Questions on the geometry of a scene:
+--
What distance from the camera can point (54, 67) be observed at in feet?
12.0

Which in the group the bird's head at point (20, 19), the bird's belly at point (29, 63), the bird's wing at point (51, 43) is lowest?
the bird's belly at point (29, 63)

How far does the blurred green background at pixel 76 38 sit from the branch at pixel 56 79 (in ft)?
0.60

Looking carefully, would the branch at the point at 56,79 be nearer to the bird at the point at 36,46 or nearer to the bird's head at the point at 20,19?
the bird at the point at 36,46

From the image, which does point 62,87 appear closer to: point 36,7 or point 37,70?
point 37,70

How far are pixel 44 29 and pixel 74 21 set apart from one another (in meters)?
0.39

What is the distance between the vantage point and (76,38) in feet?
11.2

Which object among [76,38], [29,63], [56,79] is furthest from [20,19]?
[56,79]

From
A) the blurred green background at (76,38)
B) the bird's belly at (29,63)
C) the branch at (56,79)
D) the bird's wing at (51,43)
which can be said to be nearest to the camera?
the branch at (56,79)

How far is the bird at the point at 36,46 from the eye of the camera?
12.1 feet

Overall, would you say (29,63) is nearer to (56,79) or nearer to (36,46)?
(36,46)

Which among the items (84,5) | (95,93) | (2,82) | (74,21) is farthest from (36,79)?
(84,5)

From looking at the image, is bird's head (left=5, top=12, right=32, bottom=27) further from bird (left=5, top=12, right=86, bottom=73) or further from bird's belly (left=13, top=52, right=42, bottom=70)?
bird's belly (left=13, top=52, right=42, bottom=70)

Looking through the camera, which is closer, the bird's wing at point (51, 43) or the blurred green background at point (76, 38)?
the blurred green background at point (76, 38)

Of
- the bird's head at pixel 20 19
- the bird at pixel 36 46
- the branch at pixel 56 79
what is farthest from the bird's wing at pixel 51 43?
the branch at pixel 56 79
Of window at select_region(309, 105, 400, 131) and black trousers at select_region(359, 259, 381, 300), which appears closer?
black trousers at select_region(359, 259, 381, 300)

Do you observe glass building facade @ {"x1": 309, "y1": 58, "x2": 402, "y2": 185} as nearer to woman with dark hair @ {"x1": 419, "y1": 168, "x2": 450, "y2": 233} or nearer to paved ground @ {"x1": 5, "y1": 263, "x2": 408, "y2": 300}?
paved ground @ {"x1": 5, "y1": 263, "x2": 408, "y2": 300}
+--
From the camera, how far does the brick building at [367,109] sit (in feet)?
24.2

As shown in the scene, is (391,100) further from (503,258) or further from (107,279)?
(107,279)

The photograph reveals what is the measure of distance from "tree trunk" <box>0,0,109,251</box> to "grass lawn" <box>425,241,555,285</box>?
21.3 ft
+--
▸ **WHAT IS BEING ASKED**: Please return each line of the rows above that contains the word "closer".

▸ **TASK SOLUTION**:
From the image, which does point 62,87 appear closer to: point 36,7 or point 37,70?
Looking through the camera, which is closer, the bird's wing at point (51, 43) or the blurred green background at point (76, 38)?
Of window at select_region(309, 105, 400, 131) and black trousers at select_region(359, 259, 381, 300), which appears closer?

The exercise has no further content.